Diet Trase Coffee Trade Consolidated 2020

s3://trase-storage/diet-trase/diet_trase_coffee_trade_consolidated_2020.parquet

Dbt path: trase_production.main.diet_trase_coffee_trade_consolidated_2020
Explore on Metabase: Full table; summary statistics
Containing yaml file link: trase/data_pipeline/models/diet_trase/_schema.yml
Model file link: trase/data_pipeline/models/diet_trase/diet_trase_coffee_trade_consolidated_2020.py
Dbt test runs & lineage: Test results · Lineage
Full dbt_docs page: Open in dbt docs (includes lineage graph -at the bottom right-, tests, and downstream dependencies)
Tags: coffee, diet-trase-coffee
diet_trase_coffee_trade_consolidated_2020

Description

Brings together the coffee trade data of the countries we have data from.
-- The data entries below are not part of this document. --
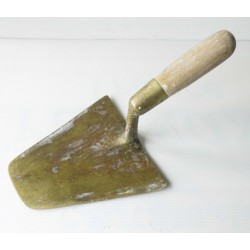 Truelle ancienne en bronze gravée PJ, platrier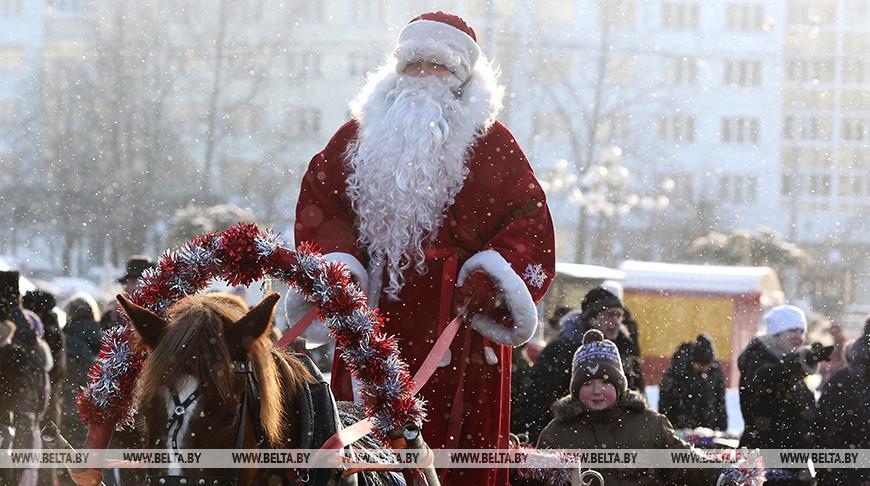 В Гродно Br104, в Лиде Br75 — инспекторы рассказали о ставке единого налога для Дедов Морозов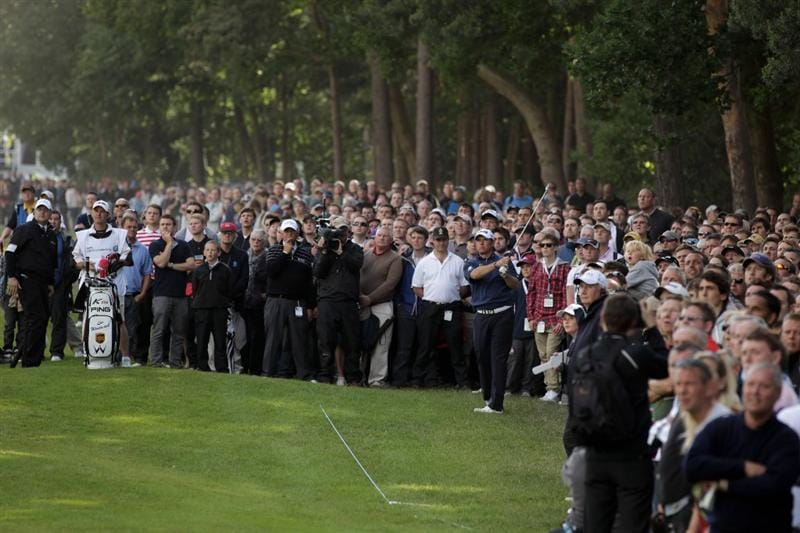 VIRGINIA WATER, ENGLAND - MAY 29:  Lee Westwood of England hits his 2nd shot on the 15th hole during the final round of the BMW PGA Championship  at the Wentworth Club on May 29, 2011 in Virginia Water, England.  (Photo by Ross Kinnaird/Getty Images)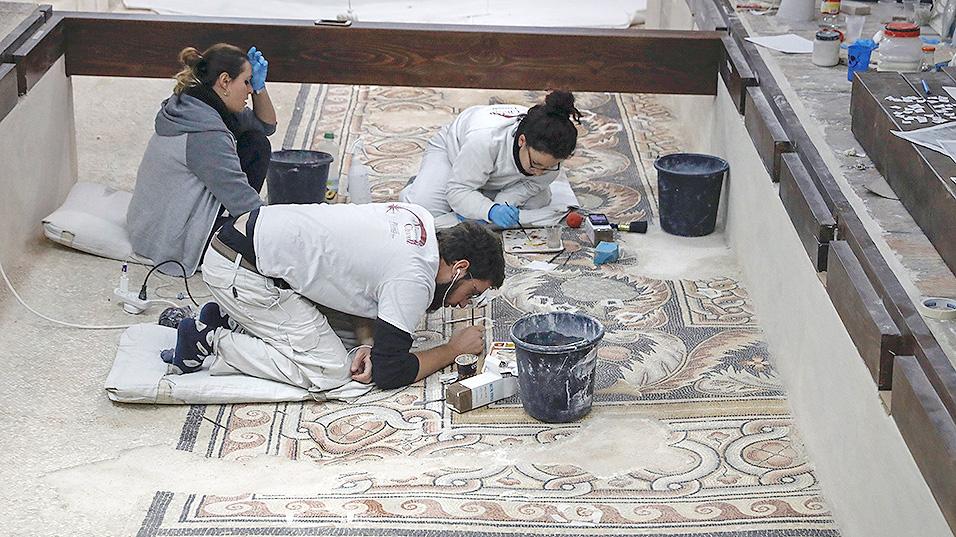 Реставрация мозаичного пола IV века в базилике Рождества. Фото: Thomas Coex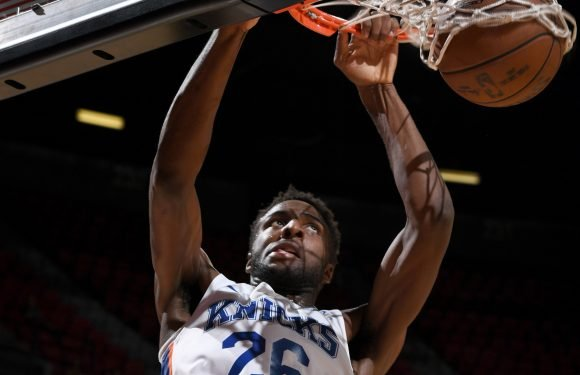Mitchell Robinson breaks out for Knicks as Kevin Knox falters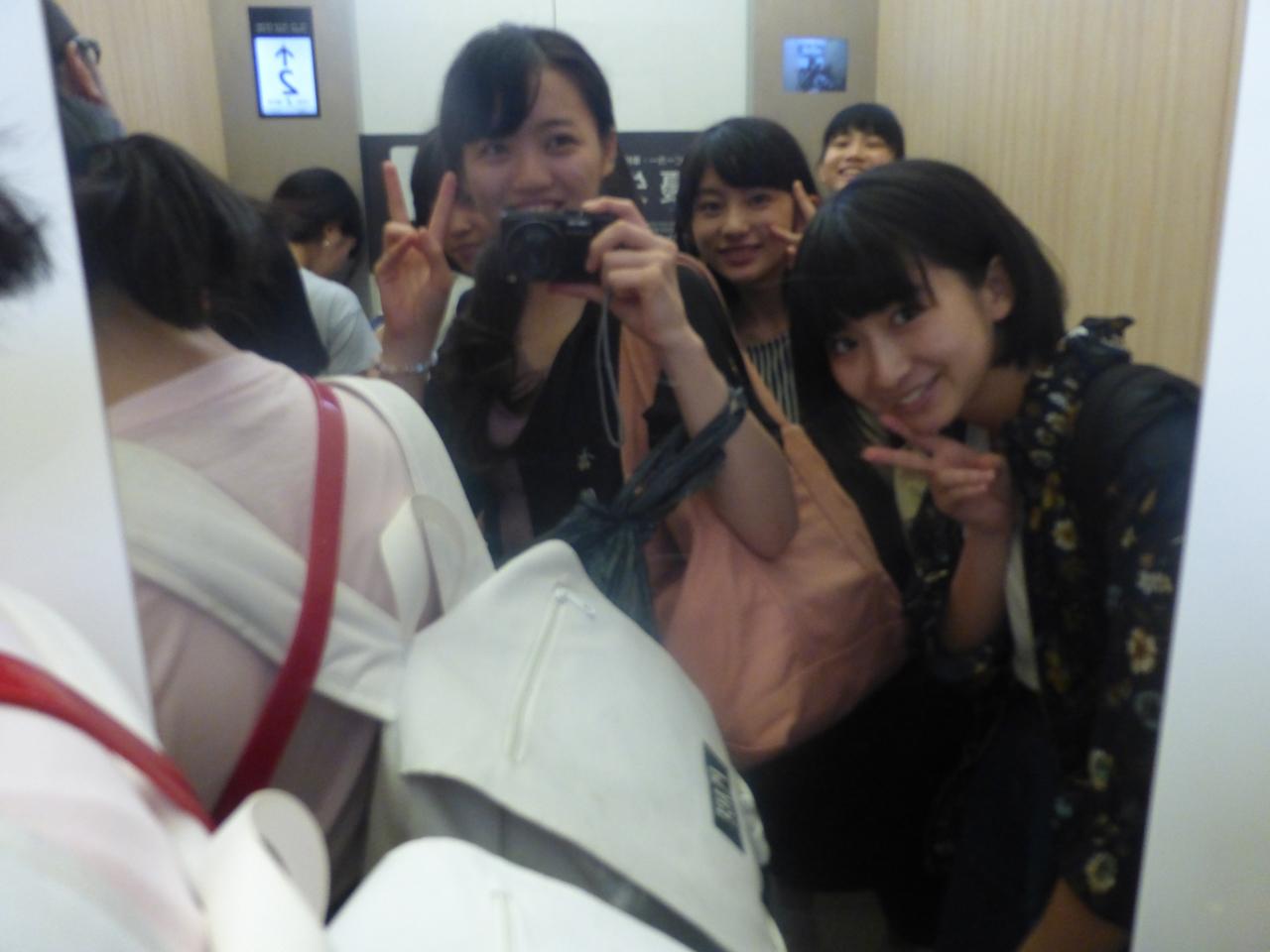 エレベーターの中でも撮るとばい!(愛/さくら/きいな)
Runs cleaning, including: * Add an economic_bloc field, where if the destination country is part of the EU, it adds the "EUROPEAN UNION" value, and if it isn't, it uses the normal destination coutnry name. * Including standard names of exporters, importers, ports
Countries included: * Brazil * Colombia * Cote D'Ivoire * Ethiopia * India * Indonesia * Peru * Tanzania * Uganda * Vietnam
Details

ColumnsDepends OnModel code
Column	Type	Description
`year`	`INTEGER`
`producing_country`	`VARCHAR`
`hs6`	`VARCHAR`
`mass_tonnes`	`DOUBLE`
`fob`	`DOUBLE`
`exporter_label`	`VARCHAR`
`exporter_name`	`VARCHAR`
`exporter_node_id`	`BIGINT`
`exporter_group_name`	`VARCHAR`
`exporter_group_parent`	`VARCHAR`
`port_of_export_label`	`VARCHAR`
`port_of_export_name`	`VARCHAR`
`country_of_destination`	`VARCHAR`
`economic_bloc`	`VARCHAR`
`importer_label`	`VARCHAR`
`importer_name`	`VARCHAR`
`importer_group`	`VARCHAR`
Models / Seeds
model.trase_duckdb.postgres_countries
model.trase_duckdb.postgres_traders
model.trase_duckdb.postgres_ports
model.trase_duckdb.diet_trase_coffee_trader_parents
model.trase_duckdb.gold_brazil_bol_coffee_2020
model.trase_duckdb.gold_colombia_cd_coffee_2020
model.trase_duckdb.gold_cote_divoire_coffee_2020
model.trase_duckdb.gold_ethiopia_coffee_2020
model.trase_duckdb.gold_india_trade_coffee_2020
model.trase_duckdb.gold_indonesia_bol_coffee_2020
model.trase_duckdb.gold_peru_cd_coffee_2020
model.trase_duckdb.gold_tanzania_trade_coffee_2020
model.trase_duckdb.gold_uganda_coffee_2020
model.trase_duckdb.gold_vietnam_trade_coffee_2020
No called script or script source not found.
"""
Diet Trase consolidated coffee trade
This script brings together the coffee trade data from several countries, as well as
adds `economic_bloc` field.
Countries included:
* Brazil
* Colombia
* Cote D'Ivoire
* Ethiopia
* India
* Indonesia
* Peru
* Tanzania
* Uganda
* Vietnam
"""

import polars as pl

YEAR = 2020

COUNTRY_NAMES = [
    "BRAZIL",
    "COLOMBIA",
    "COTE D'IVOIRE",
    "ETHIOPIA",
    "INDIA",
    "INDONESIA",
    "PERU",
    "TANZANIA",
    "UGANDA",
    "VIETNAM",
]

TRADE_COLS_TO_SELECT = [
    "year",
    "exporter_label",
    "exporter_node_id",
    "country_of_destination",
    "mass_tonnes",
    "fob",
    "importer_label",
    "port_of_export_label",
    "hs6",
]


def select_relevant_columns(lf: pl.LazyFrame) -> pl.LazyFrame:
    return lf.select(TRADE_COLS_TO_SELECT)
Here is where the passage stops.